One of the major contributors to Yeshivas Torah Vodaas in America was about to marry off his daughter. Several moments before the chuppah itself, the father said that he was not yet ready to proceed with the ceremony. He summoned several members of the yeshiva's board of trustees to a side room and said to them:

"How dare I lead my daughter under the chuppah at a time when the maggidei shiur of the yeshiva have not yet received their salary?" The trustees were astonished at his sensitivity and concern at this very momentous occasion in his life. On the spot, they determined between themselves to donate the missing sum to cover those wages.

To Whom Does the Yeshiva Belong?

We pray, "May we not have to rely on the munificence of mortal man, nor on their loans."

"This," said HaRav Mordechai Shulman zt'l, "refers to monetary gifts and loans within the parameters of Torah laws, according to all the halachic rules of chessed. And of this did Chazal say that it is a sign of disgrace and indignity forever after."

Thus there is a terrible discredit and humiliation involved in being on the receiving end in any case. How much more so for one who needs to `beg' for help.

A need, a lack, is a decree from Heaven. Is it, then, any wonder that when one needs the help of mortal man to complete what Hashem, Himself, has not provided it is, indeed, an eternal source of shame? And how much more so if one actually has to go and `beg' for that help, to announce his lack and show it to all.

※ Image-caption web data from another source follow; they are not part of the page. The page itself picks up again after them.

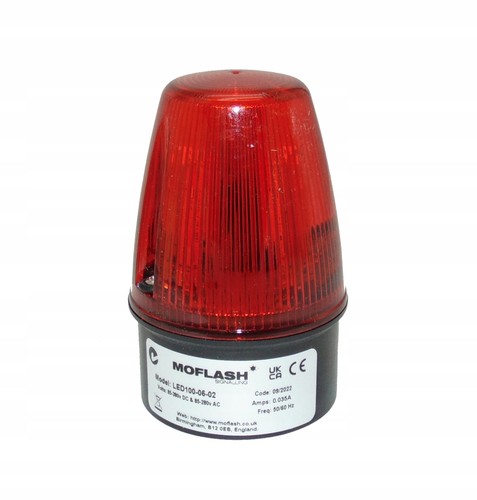 Signalgeber moflash - signalgeber,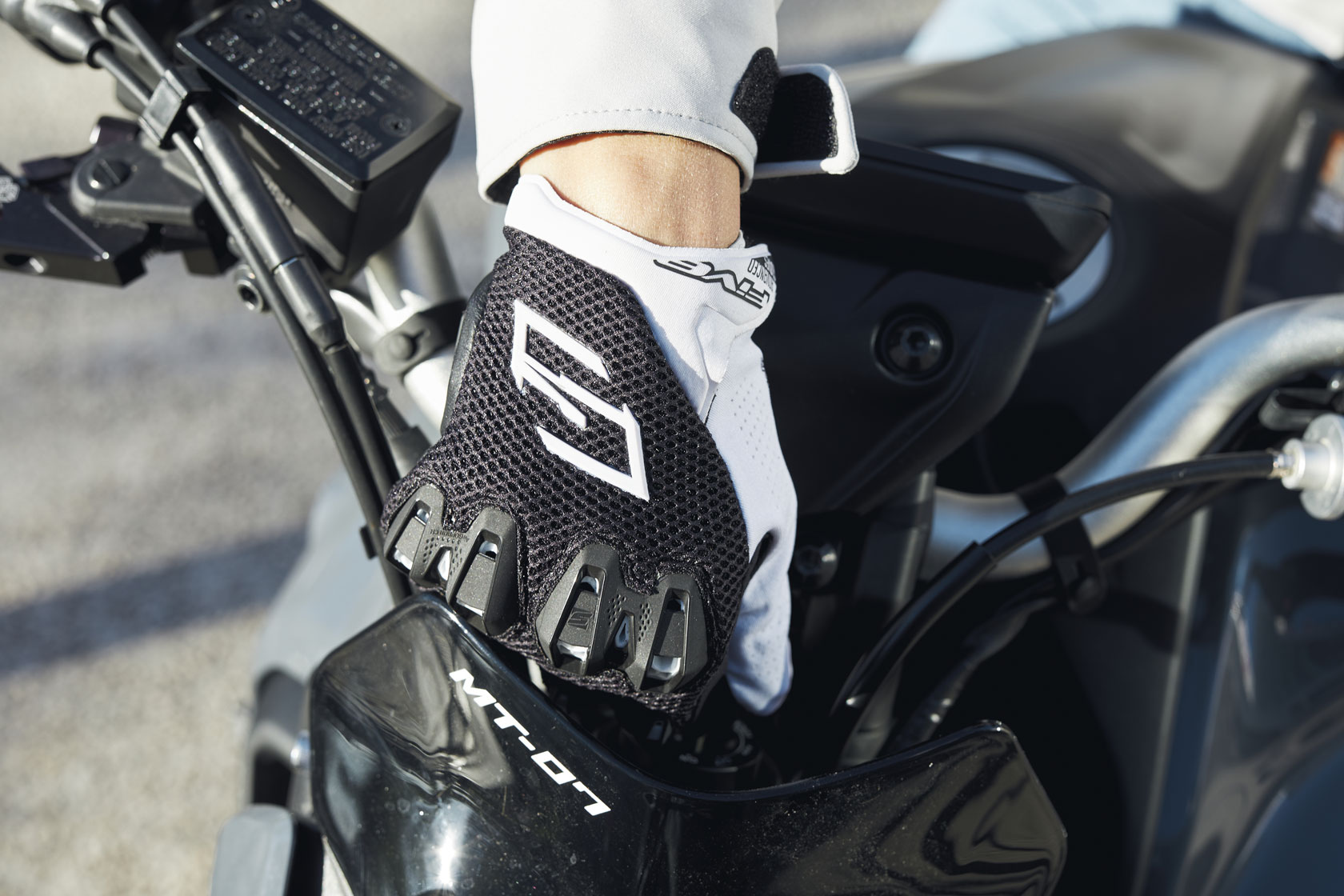 STUNT EVO2 AIRFLOW WOMAN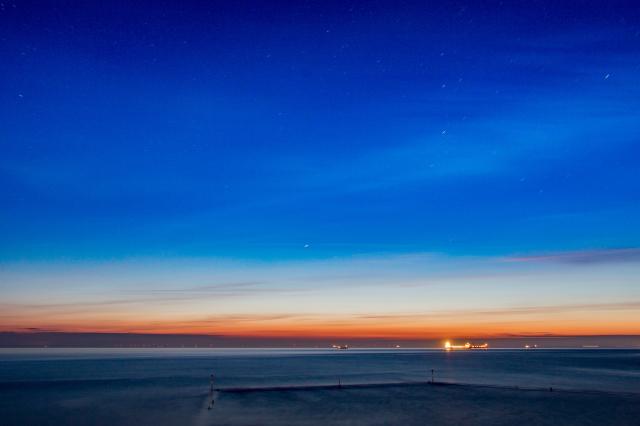 Zdjcie zrobione o 02:52
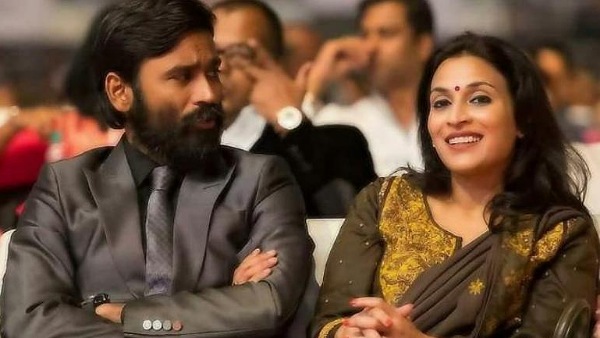 விவாகரத்திற்கு ரஜினி காரணமா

The Spiritual Mother of Knesses Yisroel

There is one aspect of our personal avodas Hashem which is the most ignored, and that is activity for the sake of Torah, concern that Torah be planted everywhere. The dissemination of Torah is almost totally ignored. Why is this so? Why is it that a call to arms for any other cause arouses an active public response — but not for the strengthening of Torah study?

However, it is precisely this sad state of affairs which produces hope, for we always see that there do exist among the ranks of the Torah-true Jewry those who are blessed with financial means, who do rally to this cause and feel the pain. They are few, but their hearts ache for Torah and they understand why Hashem blessed them with their wealth. They regard their success in life as an obligation to support the prime cause of Torah study. They realize that this is their purpose in life and the goal of their wealth.

Does no one within our ranks care for this spiritual `Mother of Knesses Yisroel'? The Torah is the virtual Tree of Life to all those who support it, and these benefactors are blessedly fortunate! (HaRav Shamshon Rafael Hirsch zt'l: Maagolei HaShonoh II 148;155)

Watch Out for the Poor

HaRav Yechezkel Sarna zt'l writes: I know that Torah is not to be considered a luxury that one can afford only when one has the means. On the contrary, always, throughout all the generations, it was the poor who supported Torah. They respected our rabbis and teachers and aided them to their best ability; likewise, worthy women scrimped and saved from their daily expenses to support Torah.

Look out for the poor, since they are the supporters of Torah. It was not the fattened purses which supplied support, but the open pulsing hearts. It may be that the purses of those hearts suffered, but the hearts gave willingly.

Torah is compared both to vintage wine, to bread and to water. Torah maintenance is similar. One finds support for Torah from wealth and expanse, which is like wine. There is support coming from the poor, who must stint from their own expenses, but give willingly for Torah. That is like bread. Then there are those who give in the worst financial condition, whose support is compared to water, which is the basic staple for all life.